The conversation then moves to how Telemetry came about. Telemetry started with the goal of creating a tool for monitoring Elixir applications but the creators had no idea what that application would be like. Arkadiusz then describes how he did an exercise with colleagues to identify the specific needs for such an application and how to implement it. The panelists discuss how Telemetry is integrated. They also discuss how to get started with Telemetry metrics and Arkadiusz shares some of the details of how the monitoring service works.
The next topic that the Elixir experts cover is how to monitor business data and activity. Arkadiusz explains the mechanism that can be used to attach to events in a custom way to retrieve the exact data that the user needs. He shares that Telemetry can really be used any time a user wants to expose a specific piece of data at runtime. Mark asks how this attaching works and this leads to a deeper technical discussion on how Telemetry attaches a mechanism to the application and returns that data, as well as how the listeners work when an event is fired and new data is sent to it.
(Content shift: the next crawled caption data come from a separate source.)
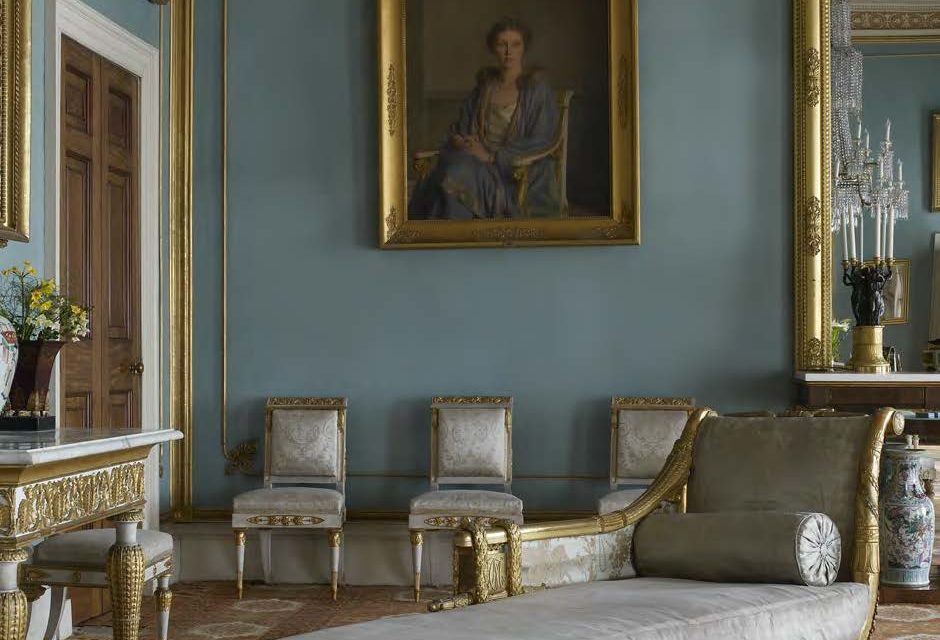 The Drawing Room at Attingham Park, Shropshire, showing several pieces of giltwood and whitepainted Neo-classical Italian furniture, traditionally but erroneously associated with Caroline Murat. © National Trust Images/Paul Barker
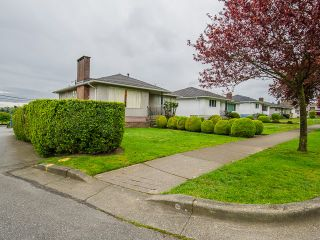 Photo 4: 1384 E 63RD Avenue in Vancouver: South Vancouver House for sale (Vancouver East)  : MLS®# R2057224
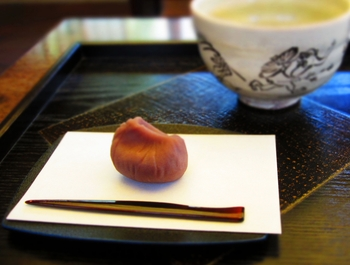 皆さんは、懐紙を使ったことがありますか?懐紙は和紙を二つ折りにしたもので、お茶席などで和菓子を乗せたり口元を隠したり拭ったり。ちょっと日常からは遠い、和の携帯品として認識されているかもしれません。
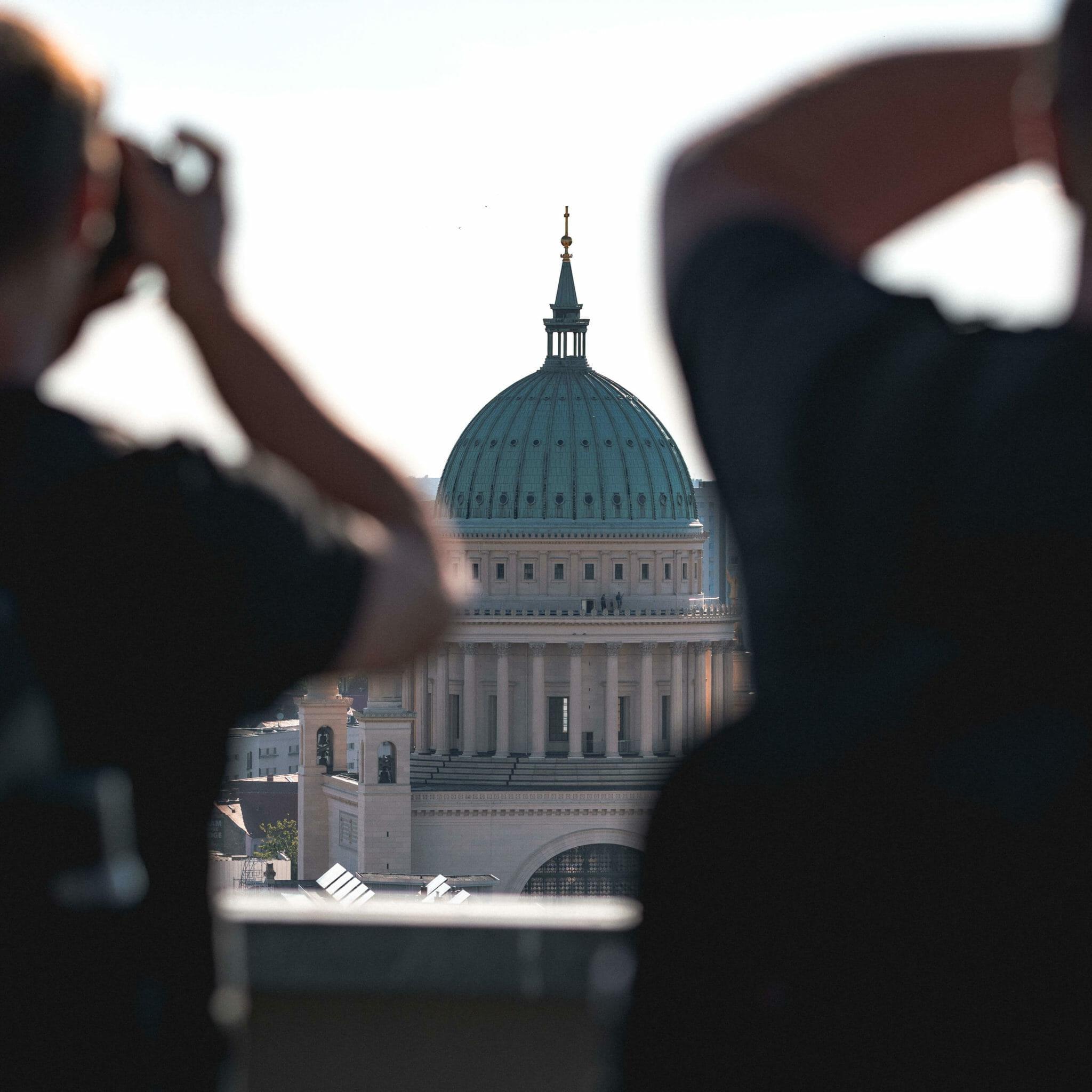 Die Nikolaikirche zieht den Blick auf sich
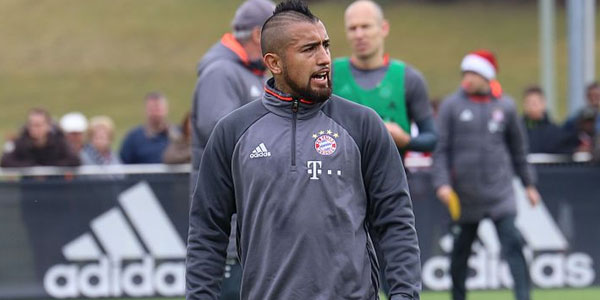 Arturo Vidal signs for Barcelona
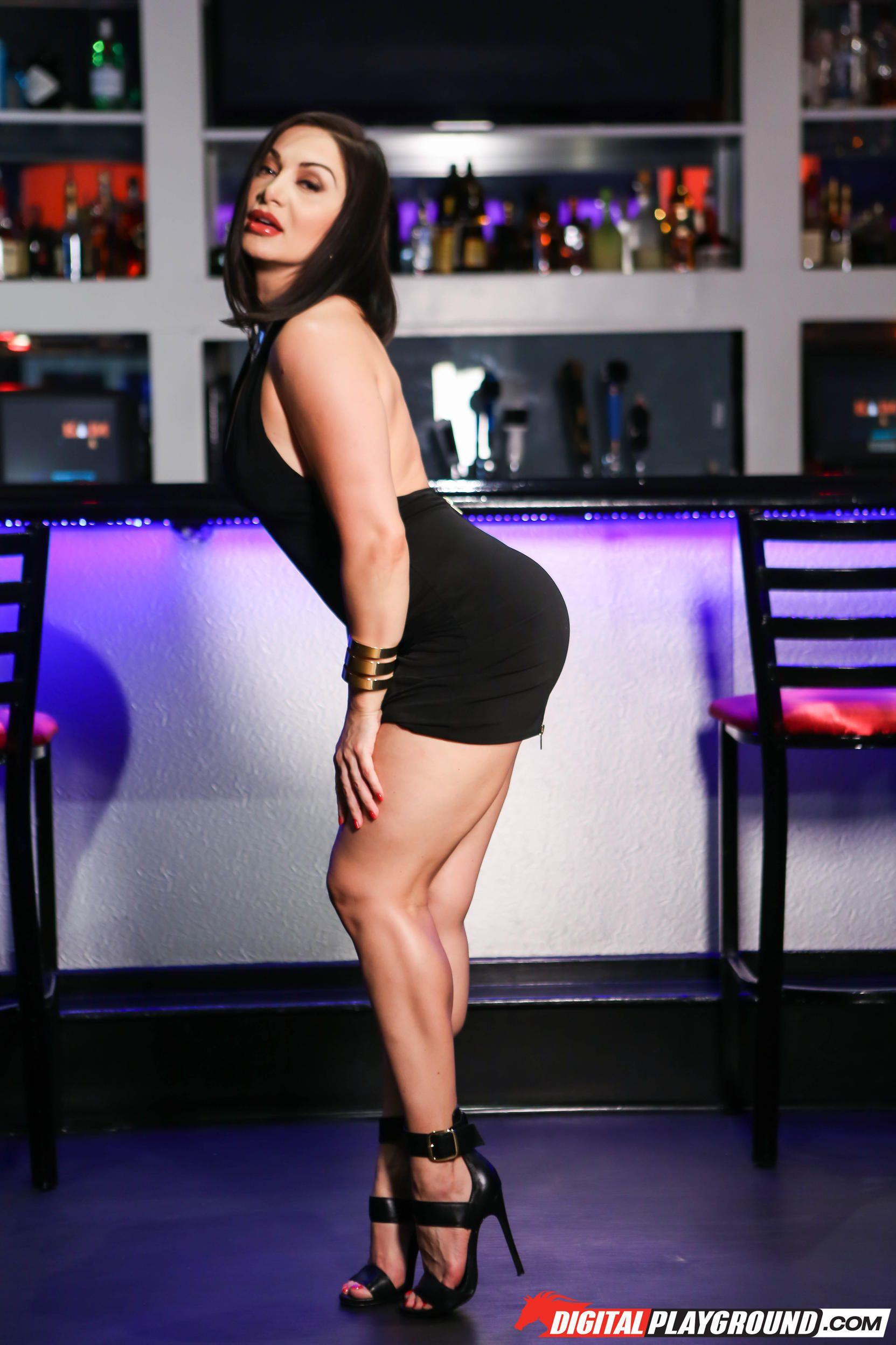 Lea Lexis Nude Photos 34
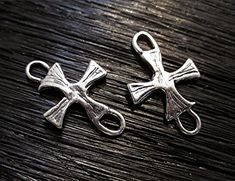 Handmade, sterling silver, textured, artisan cross closed jump rings and links (set of 2)
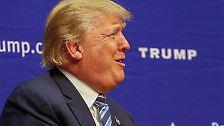 """Ende November verunglimpft Trump einen Journalisten der """"Washington Post"""". Bei einer Wahlkampfveranstaltung in South Carolina äfft er Serge Kovaleski, der eine angeborene Gelenkversteifung hat, nach."""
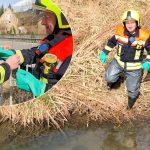 Gewässerverunreinigung in Bad Berka - Feuerwehr nimmt Probe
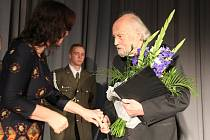Při oslavě vzniku Československa starosta Jiří Fišer Milanu Nakonečnému udělil Cenu města Tábora.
The panelists then discuss how OpenCensus works with Telemetry. OpenCensus is a project created to culminate API’s that can be used in different languages to create metrics and other data. Arkadiusz shares a hypothetical example of how this works and how Telemetry works with it. The observability working group has helped contribute to OpenCensus. OpenCensus has a smooth integration and is built to run as smooth as possible. A user can use OpenCensus to build metrics based off of Telemetry events. The OpenCensus project is now called OpenTelemetry and it is a merger of OpenCensus and OpenTracing.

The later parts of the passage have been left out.